Um espectro ronda Porto Alegre. Com terno e sotaque inglês, foi visto pela última vez no início dos anos 2000, no circuito Barros Cassal-Independência, quando seu reaparição parecia inevitável. Antes disso, havia assumido um sem-número de visuais e timbres, sem nunca perder a postura autossuficiente e o discurso irônico que o fizeram ganhar nome e fama em lugares já não tão longe das capitais. Nos últimos anos, praticamente sumiu – com poucas e esporádicas aparições públicas, chegou a ter sua existência questionada. Virou lenda. Agora, passou a gerar agitação em seus seguidores, que questionam: o rock gaúcho morreu ou está hibernando?
Durante pelo menos 30 anos, o rótulo serviu para agrupar bandas tão distantes entre si quanto DeFalla e Acústicos & Valvulados. Calcada em uma cena musical bancada por um público sedento, organizada em coletâneas como Rock Garagem (1984) e Rock Grande do Sul (1985), divulgada por rádios como a Ipanema FM e, principalmente, vivida em bares como Ocidente e Garagem Hermética, essa efervescência criativa fez com que Porto Alegre se tornasse uma das capitais brasileiras do rock'n'roll.
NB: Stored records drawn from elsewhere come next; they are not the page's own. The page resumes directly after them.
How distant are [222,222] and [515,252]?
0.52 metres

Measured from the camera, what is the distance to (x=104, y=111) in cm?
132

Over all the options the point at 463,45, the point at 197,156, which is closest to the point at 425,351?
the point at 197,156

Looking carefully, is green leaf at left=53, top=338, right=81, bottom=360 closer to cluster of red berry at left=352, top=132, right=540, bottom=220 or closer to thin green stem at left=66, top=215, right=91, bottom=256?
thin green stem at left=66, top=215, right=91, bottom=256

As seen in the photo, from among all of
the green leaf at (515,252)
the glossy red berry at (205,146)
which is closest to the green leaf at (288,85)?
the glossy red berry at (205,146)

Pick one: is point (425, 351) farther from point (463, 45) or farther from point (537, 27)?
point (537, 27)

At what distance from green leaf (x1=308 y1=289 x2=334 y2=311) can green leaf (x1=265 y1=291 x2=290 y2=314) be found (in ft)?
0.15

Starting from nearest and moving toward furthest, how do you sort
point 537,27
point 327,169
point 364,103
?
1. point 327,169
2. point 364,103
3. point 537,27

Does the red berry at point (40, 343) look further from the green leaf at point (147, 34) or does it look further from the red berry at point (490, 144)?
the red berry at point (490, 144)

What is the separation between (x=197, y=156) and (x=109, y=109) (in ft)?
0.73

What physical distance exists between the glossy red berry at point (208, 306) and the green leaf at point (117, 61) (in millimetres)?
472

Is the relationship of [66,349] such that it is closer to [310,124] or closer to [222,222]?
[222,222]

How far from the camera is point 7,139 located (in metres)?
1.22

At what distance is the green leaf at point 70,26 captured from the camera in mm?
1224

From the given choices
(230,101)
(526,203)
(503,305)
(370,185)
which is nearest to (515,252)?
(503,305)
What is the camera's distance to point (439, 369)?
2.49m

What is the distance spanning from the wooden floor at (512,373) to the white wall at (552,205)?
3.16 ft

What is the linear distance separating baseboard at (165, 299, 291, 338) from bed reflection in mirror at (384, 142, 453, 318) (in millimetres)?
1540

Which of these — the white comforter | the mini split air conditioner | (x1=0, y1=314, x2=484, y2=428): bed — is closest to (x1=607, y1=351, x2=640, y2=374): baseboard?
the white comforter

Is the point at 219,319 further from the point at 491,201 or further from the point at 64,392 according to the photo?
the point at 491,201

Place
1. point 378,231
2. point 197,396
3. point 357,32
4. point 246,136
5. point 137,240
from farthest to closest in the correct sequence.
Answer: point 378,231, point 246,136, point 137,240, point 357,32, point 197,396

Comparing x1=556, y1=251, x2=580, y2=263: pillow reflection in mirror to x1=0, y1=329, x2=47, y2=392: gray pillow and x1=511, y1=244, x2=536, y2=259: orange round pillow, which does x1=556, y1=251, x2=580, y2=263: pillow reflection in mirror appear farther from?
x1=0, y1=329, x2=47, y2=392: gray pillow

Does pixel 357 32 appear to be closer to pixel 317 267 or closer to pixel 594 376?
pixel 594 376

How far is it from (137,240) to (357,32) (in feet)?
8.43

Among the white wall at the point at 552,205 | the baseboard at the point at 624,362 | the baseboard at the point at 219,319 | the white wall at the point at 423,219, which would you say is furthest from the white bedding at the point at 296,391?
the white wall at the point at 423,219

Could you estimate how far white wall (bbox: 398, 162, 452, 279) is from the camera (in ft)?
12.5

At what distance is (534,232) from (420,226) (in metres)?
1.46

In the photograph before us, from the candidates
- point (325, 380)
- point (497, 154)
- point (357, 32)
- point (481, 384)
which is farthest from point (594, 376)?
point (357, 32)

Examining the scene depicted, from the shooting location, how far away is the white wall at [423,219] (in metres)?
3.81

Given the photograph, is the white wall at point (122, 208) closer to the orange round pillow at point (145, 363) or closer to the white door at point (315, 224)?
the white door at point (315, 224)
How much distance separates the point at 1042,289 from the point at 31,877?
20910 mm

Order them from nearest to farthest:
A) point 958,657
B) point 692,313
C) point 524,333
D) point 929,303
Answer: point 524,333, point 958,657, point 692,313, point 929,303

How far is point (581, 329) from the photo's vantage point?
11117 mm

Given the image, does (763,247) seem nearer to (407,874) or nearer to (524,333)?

Esses elementos prederam força – hoje, o protagonismo de outros gêneros no Estado e uma já antiga repulsa ao termo acabaram por colocá-lo em xeque.
– Nossa cena cheira a mofo – atesta o jornalista Cristiano Bastos, autor de Gauleses Irredutíveis, um dos livros definitivos sobre o rock feito por aqui. – A última renascença foi entre o final dos anos 1990 e o começo dos anos 2000, com um certo barulho em torno da Bidê ou Balde, da Video Hits e, principalmente, da Cachorro Grande. Hoje, a fórmula está extremamente desgastada, falta sangue correndo nas veias.
Para Bastos, a mudança no perfil da classe média – que, por muito tempo, foi a grande produtora de rock'n'roll no Brasil – ajuda a explicar o "momento MPBzístico" vivido pelo Rio Grande do Sul. É claro que sofreu-se aqui o impacto de uma crise generalizada do rock – nos cartazes dos festivais, os nomes em letras graúdas tocam hip hop, R&B e música eletrônica, enquanto as paradas de sucesso brasileiras são dominadas por sertanejo universitário, funk pop e pagode.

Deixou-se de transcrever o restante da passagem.